*Extract to read*
--- START ---
Lara Logan may not be a household name in the world of journalism, but she has been a part of some well-known international news stories over the past decade.
Logan, who is from South Africa, began her news career there in Durban in 1990 and has worked for Reuters, ABC, NBC, and CBS as a freelance reporter internationally. In 2002 Logan was offered a correspondent position with CBS News where she spent most of her time on battlefields reporting in war zones around the world. Logan also made regular appearances on CBS 60 Minutes.
But Logan is perhaps best known for what happened to her off camera than on. In 2011 she was in Egypt covering the Egyptian revolution when she and her camera crew were arrested and detained by Egyptian police. They were later released but as they moved back into the streets a large group of Egyptian males encountered them and began to make lurid comments about Logan. Soon the crowd became aggressive and Logan was taken by the mob and sexually assaulted. She would later say she believed she was going to be killed. She spent several days in a US hospital upon her arrival from Egypt.
With nearly 30 years of journalistic experience at major news networks around the world, Logan is a prime candidate to speak on the subject of bias in the news industry. She sat down with retired Navy Seal Mike Ritland and was interviewed for Mike’s podcast “Mike Drop.” Logan had interviewed Ritland 6 years earlier for a segment on 60 Minutes. Now Logan was on the side being questioned.
Ritland has been a harsh critic of the American news media, calling it “absurdly left-leaning” and that “Democrat biases were a huge —-ing problem” and a disaster for the country. “I agree with that. That’s true,” Logan replied. She also implied it wasn’t just an American problem. “The media everywhere is mostly liberal, not just the U.S.,” she said. In the U.S., Logan says there are only a small number of news organizations that don’t march to the Leftist drumbeat. She cited Fox News and Breitbart as two examples.
In the podcast with Ritland, Logan talks about her experience in newsrooms.
“Visually, anyone who’s ever been to Israel and been to the Wailing Wall has seen that the women have this tiny little spot in front of the wall to pray, and the rest of the wall is for the men. To me, that’s a great representation of the American media, is that in this tiny little corner where the women pray you’ve got Breitbart and Fox News and a few others, and from there on, you have CBS, ABC, NBC, Huffington Post, Politico, whatever, right? All of them. And that’s a problem for me, because even if it was reversed, if it was vastly mostly on the right, that would also be a problem for me.”
“My experience has been that the more opinions you have, the more ways that you look at everything in life — everything in life is complicated, everything is gray, right? Nothing is black and white.”
--- END ---
*Source data*
--- START ---
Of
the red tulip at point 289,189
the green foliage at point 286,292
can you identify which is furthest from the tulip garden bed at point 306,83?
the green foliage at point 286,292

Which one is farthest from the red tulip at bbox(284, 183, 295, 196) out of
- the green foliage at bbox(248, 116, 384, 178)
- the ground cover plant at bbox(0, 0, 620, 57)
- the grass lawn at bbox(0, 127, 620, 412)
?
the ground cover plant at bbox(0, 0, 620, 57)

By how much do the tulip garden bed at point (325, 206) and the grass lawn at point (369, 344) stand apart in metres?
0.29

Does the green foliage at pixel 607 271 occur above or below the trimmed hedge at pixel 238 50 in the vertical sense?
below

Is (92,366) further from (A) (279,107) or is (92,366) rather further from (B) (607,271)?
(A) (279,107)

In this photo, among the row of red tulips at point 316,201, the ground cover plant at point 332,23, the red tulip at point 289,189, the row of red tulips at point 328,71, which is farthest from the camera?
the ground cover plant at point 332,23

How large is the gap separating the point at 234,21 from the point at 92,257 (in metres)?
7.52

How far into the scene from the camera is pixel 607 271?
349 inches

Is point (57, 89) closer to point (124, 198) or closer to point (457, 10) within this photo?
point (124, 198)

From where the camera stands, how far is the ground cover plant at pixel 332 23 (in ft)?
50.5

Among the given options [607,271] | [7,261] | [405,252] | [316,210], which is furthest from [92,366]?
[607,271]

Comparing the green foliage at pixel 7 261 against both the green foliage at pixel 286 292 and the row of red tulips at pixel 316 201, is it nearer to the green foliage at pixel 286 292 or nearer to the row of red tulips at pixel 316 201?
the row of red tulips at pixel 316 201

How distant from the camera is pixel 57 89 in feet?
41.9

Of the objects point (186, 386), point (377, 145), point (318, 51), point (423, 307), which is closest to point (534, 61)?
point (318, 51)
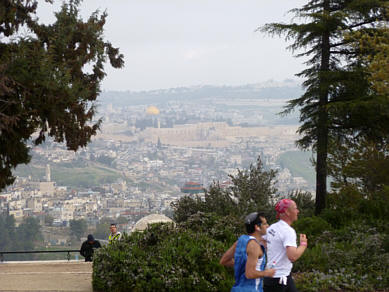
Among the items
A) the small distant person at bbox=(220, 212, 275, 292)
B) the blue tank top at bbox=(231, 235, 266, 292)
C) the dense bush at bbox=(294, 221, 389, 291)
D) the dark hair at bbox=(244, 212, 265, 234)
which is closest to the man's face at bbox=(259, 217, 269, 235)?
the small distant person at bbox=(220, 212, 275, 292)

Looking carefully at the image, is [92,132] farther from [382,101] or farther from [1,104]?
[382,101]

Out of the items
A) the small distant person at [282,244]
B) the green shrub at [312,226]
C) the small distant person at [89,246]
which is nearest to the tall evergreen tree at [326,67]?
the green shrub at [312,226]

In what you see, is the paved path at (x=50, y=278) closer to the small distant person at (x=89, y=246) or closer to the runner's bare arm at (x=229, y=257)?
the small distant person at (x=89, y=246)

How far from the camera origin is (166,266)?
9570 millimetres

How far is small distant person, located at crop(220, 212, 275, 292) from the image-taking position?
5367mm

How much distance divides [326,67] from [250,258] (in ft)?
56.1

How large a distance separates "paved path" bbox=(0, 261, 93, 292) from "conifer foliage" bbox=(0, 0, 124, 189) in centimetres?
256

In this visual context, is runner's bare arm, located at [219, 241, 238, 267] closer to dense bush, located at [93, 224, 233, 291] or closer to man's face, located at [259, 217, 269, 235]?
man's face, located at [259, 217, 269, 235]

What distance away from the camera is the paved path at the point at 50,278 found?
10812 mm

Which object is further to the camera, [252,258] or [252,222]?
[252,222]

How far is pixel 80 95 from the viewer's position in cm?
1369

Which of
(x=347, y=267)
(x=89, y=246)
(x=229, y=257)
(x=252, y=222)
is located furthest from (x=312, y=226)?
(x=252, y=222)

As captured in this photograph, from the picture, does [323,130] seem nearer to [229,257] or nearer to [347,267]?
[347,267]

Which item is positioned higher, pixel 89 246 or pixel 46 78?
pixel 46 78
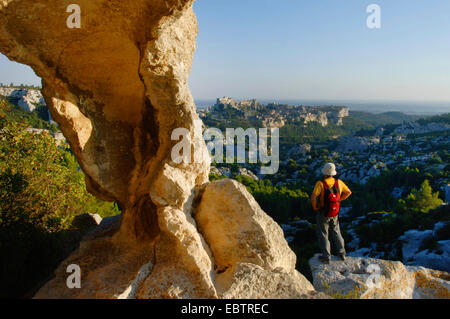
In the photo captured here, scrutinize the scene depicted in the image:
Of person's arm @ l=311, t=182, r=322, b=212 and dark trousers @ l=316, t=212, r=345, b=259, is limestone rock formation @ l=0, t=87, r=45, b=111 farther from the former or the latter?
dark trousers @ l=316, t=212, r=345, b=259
--- END ---
--- START ---
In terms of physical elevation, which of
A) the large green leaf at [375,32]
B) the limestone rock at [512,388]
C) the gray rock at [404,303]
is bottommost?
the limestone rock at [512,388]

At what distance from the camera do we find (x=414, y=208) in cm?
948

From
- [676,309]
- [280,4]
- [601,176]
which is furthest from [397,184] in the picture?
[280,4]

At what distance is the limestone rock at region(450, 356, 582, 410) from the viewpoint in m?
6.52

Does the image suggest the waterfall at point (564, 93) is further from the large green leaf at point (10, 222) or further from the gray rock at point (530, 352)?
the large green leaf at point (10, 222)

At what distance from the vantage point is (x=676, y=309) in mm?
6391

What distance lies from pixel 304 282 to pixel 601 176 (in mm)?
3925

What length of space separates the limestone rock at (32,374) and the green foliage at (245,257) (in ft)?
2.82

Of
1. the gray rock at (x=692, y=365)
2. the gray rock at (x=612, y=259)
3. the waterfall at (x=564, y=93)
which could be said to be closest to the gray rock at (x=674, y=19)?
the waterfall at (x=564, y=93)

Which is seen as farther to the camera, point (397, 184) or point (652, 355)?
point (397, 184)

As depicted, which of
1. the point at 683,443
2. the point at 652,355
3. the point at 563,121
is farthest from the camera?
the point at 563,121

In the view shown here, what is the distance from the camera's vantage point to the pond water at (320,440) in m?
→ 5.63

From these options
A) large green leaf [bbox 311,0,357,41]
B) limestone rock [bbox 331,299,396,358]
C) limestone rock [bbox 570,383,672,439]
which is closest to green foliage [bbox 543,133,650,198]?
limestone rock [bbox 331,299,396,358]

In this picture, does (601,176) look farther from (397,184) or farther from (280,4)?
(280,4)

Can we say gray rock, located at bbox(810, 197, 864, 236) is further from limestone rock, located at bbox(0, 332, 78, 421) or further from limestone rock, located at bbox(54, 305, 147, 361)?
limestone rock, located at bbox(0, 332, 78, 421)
--- END ---
*Problems and tasks*
1. List the news organizations that the article about Lara Logan says she has worked for.
2. Extend the article about Lara Logan, picking up after its final sentence.

*List of answers*
1. Reuters, ABC, NBC, CBS

2.
“This is the problem that I have. There’s one Fox, and there’s many, many, many more organizations on the left. … The problem is the weight of all these organizations on one side of the political spectrum. When you turn on your computer, or you walk past the TV, or you see a newspaper headline in the grocery store If they’re all saying the same thing, the weight of that convinces you that it’s true. You don’t question it, because everyone is saying it. Unless you seek out Breitbart on your computer, you’re probably not even going to know what the other side is saying.”
She wonders how people can know what’s accurate and what’s not when so many news outlets are saying the exact same thing, in many cases word for word.
“How do you know you’re being lied to? How do you know you’re being manipulated? How do you know there’s something not right with the coverage?” she asked.
“When they simplify it all, there’s no gray. It’s all one way. Well, life isn’t like that. If it doesn’t match real life, it’s probably not. Something’s wrong. For example, all the coverage on Trump all the time is negative. … That’s a distortion of the way things go in real life.”
Logan continued, “Although the media has historically always been left-leaning, we’ve abandoned our pretense, or at least the effort, to be objective today. We’ve become political activists, and some could argue propagandists, and there’s some merit to that.”
Another major problem she sees is the use of anonymous sources, particularly in the government. “That’s not journalism, it’s horse shit,” she said. “Responsibility for fake news begins with us.”
At the end of the three hour and forty-nine minute interview, Logan said something that in itself is very revealing of the state of our free press in America. She said, “This interview is professional suicide for me.” A sad, but likely all too true, sentiment in the era of Trump and the news media.